They’re changes in the sense that they’re new obstacles for the player to face so that returning veterans to the series will be left with some new surprises and challenges to overcome, all without overriding the course of events that will still play out basically as they did in 2008. The characterization of some of the story’s players have been changed though the places they end up in will be retained. I can’t give any hints as to who changed and why because that is something I would like left for you to discover. One change actually improves a really annoying sequence from the original that can be best described as a turret section from a flash game and is made into a new, less frustrating yet still strenuous challenge that gives you things to focus on rather than “shoot enough X fast enough to win”.

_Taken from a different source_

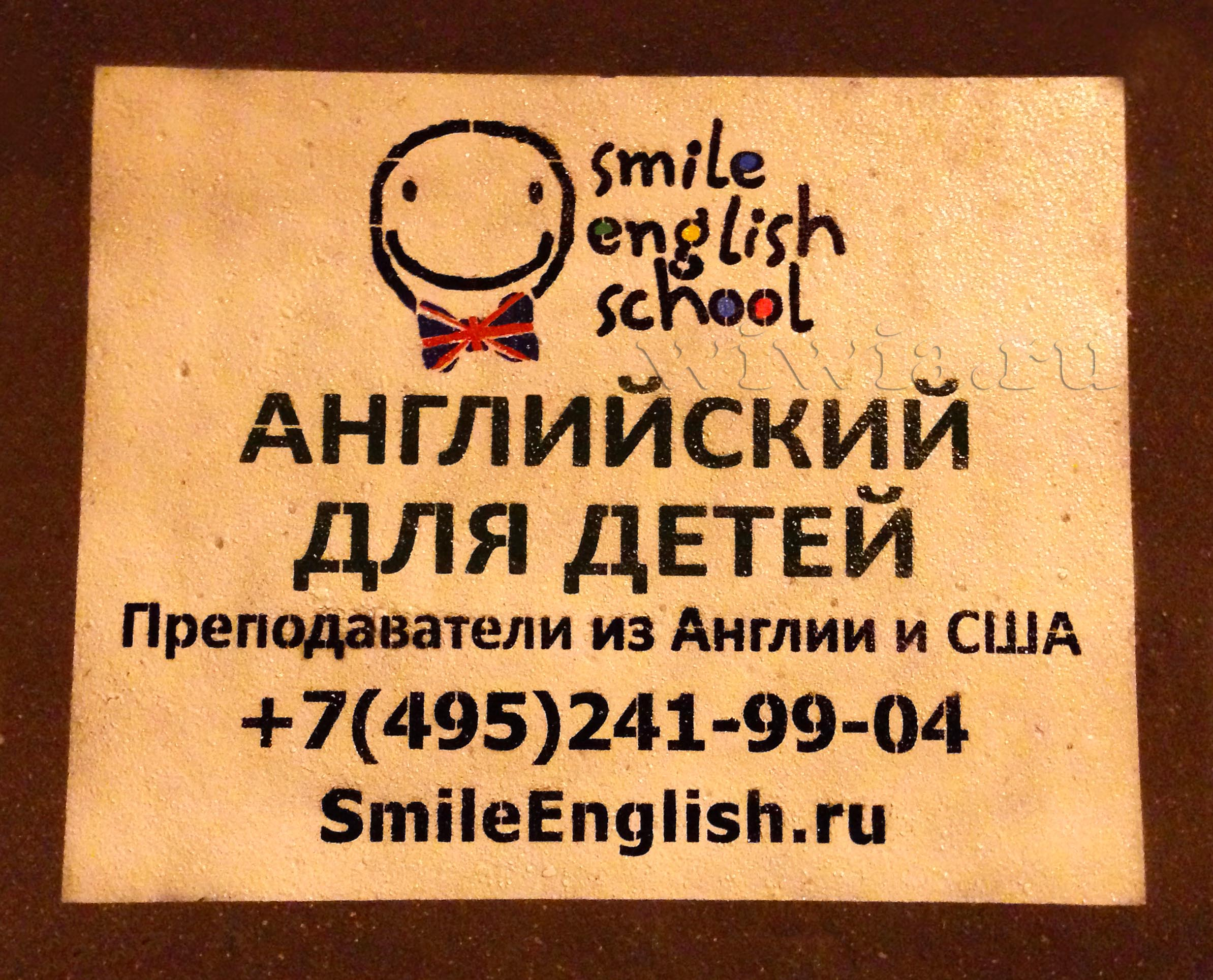 Принты на асфальте для Smile English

I wasn’t thinking this was going to happen a mere year ago, let alone when the remake was announced, but Dead Space has re-emerged as one of the preeminent interactive horror experiences out there. Now, the mostly uncontested Resident Evil series has some competition, let alone in the Remake department. I don’t know how far that matter of re-imagining old titles will go and if it will indeed go too far. While people seem pretty OK now with Dead Spaces 2 and 3 being given another moment in the spotlight and RE4’s return is awaited with at worst cautious optimism, what will be next? Will the either hated or polarizing Resident Evils 5 and 6 also be given this treatment? Can Dead Space 3 be made or rethought into a better game? Will truly unneeded Remakes emerge and make us regret we had ever encouraged this from developers and publishers?

I don’t know, but for now, by and large Resident Evil and Dead Space looking back at the past are horrifying us in all the right ways.

Ant-Man and the Wasp: Quantumania (some implied spoilers, take heed.)

Image by Hollywood Reporter (Kang isn’t what Scott should be worrying about. What people think of his cinematic universe now should.)

I would like to start off this discussion of the 31st MCU movie by staying that it’s title is pretty much a misnomer. Rather than Ant-Man and the Wasp: Quantumania, it should be called Ant-Man: Quantumania, Ant-Man and Kang: Quantumania or Ant-Man v Kang: Dawn of Secret Wars. One thing that should clue you in to how unwieldy at best this beginning to Phase 5 is that one of the titular characters of the movie is an afterthought in terms of character arc and overall role in this movie.

Sure, by the third act, Evangeline Lily’s Hope van Dyne ala The Wasp is contributing to fighting not so much Kang the Conqueror but a Kang the Conqueror though I suppose that distinction is essentially, purposefully irrelevant. But that can’t make up for the fact that what was the first titular female hero in the MCU lineup feels like supporting rather than lead character. You could technically argue that a Wasp, the first one: Janet van Dyne (Michelle Pfeiffer) plays a significant role but that can’t make up for this disorderly use of characters, especially as we grow increasingly restless of Marvel being disorderly when that is the thing we are craving almost more than anything from Marvel Studios not to be.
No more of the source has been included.